26th Sunday in Ordinary Time – September 27, 2020
In today’s gospel, Jesus tells a parable about an ordinary family experience to make a point about life, faith and salvation. In fact, the image that he uses is every bit as relevant today as it was when it was first spoken two thousand years ago.
A man has two sons. He has a good bit of work to do in the family owned business and he looks to his sons for help. A common thing. When asked by his father to work in the vineyard, son number one responds as any father would hope, “I’m on my way, Dad. Whatever you need, you’ve come to the right man.” And he never goes. He never lifts a finger to help. Son number two surprisingly responds, “That’s not going to work with my schedule today. Sorry, Dad.” But with a soft spot in his heart for his father and the needs of his family, he changes his mind and does what his father asked.
Notice that neither of the two sons respond perfectly to their father. The first son comes across as a righteous soul, willing to do whatever he can to help out his father. But he ultimately lacks integrity. His actions don’t reflect his words. When all is said and done, it’s the second son who seems to get it. While he initially refused to help his father, his actions resonate with the values that lie in the depth of his heart.

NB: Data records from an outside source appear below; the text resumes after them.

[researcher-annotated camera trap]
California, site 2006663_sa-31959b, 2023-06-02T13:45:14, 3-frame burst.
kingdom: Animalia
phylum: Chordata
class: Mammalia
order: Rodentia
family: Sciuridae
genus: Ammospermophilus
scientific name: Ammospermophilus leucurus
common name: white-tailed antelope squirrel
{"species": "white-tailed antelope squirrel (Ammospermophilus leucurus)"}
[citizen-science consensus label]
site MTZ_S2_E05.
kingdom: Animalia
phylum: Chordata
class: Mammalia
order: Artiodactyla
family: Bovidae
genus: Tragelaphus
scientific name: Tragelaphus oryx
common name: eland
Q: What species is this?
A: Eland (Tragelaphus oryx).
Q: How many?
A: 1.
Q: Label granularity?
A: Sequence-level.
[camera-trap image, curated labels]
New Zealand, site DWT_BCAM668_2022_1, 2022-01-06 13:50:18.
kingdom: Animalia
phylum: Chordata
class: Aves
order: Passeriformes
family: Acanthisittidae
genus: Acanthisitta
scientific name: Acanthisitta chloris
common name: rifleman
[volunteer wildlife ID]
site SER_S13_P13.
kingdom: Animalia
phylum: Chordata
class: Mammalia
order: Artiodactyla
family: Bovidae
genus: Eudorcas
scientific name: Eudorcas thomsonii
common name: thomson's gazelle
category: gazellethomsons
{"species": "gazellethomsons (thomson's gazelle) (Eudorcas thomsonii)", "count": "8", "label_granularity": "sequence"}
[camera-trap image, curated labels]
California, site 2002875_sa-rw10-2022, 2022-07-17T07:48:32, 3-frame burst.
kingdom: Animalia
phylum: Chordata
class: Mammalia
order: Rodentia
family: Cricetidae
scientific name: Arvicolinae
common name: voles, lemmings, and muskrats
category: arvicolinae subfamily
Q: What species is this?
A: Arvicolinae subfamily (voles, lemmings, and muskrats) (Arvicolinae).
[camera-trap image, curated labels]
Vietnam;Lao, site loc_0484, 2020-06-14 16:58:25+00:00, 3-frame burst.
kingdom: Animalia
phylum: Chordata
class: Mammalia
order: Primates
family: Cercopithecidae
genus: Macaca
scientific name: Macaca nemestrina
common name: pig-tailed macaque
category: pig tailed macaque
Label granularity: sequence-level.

Jesus initially addresses this parable to the religious leaders of his day – the righteous chief priests and elders – who followed the letter of the law and were quick to point out the shortcomings of others – but who never really seemed to have the capacity or desire to give life to what they professed. In other words, they said “yes” to God every day in their prayers and rituals – but like the first son in today’s parable, they said “no” to the opportunities given to them to live their faith.
Jesus’ parable offers a sobering challenge to people of all ages – and ultimately to me and to you. And its message is a familiar one: actions speak more clearly than mere words or intentions – even and particularly when it comes to our relationship with God. If we profess authentic faith in Jesus, what we believe will be reflected in how we live our lives and how we respond in love and mercy to our broken world.
There’s also another dimension to this parable – one that we would do well to consider along with the challenge just noted. The parable doesn’t simply utilize familiar life experiences to make its message easier to understand. It also reminds us that our faith is lived out in every day family interactions and daily life – no matter how extraordinary or mundane they may be.
In other words, we don’t simply live our faith in sacred places like this beloved church. Yes, it’s sustained by the sacraments that we celebrate here. But it’s also nurtured whenever our words of forgiveness are supported by actions of welcome and reconciliation. It’s nurtured whenever our proclamation of respect for life is fortified by efforts to value and treat with dignity the lives that God places before us.
When Jesus speaks of God and faith and life and its meaning, he often focuses on things like lost coins, staying sheep, people fishing in a lake, sparrows and the number of hairs on our heads. He does this to remind us that opportunities to encounter the ways of God and to live our faith occur wherever we are and through whatever we’re doing.
And when Jesus speaks about judgment, nowhere does he suggest that his Father in heaven will be particularly impressed with the quantity or volume of our prayers. No, instead Jesus states that we would be judged by how we addressed the basic needs of human life – like feeding those who are hungry, clothing the naked and sheltering the poor.
Pope Francis shared these words that best seem to capture the message of today’s gospel: “Each day the Lord calls us to follow him with courage and fidelity. He has given us the great gift of choosing us as his disciples. He invites us to proclaim him with joy as the Risen one. But he asks us to do so not merely by our words but by the witness of our lives in service of our brothers and sister.”
In short, every one of us has the opportunity each day to live the Gospel – wherever we find ourselves. Such opportunities may not be easy to embrace. They do, however, become the way to discover true meaning, life and peace.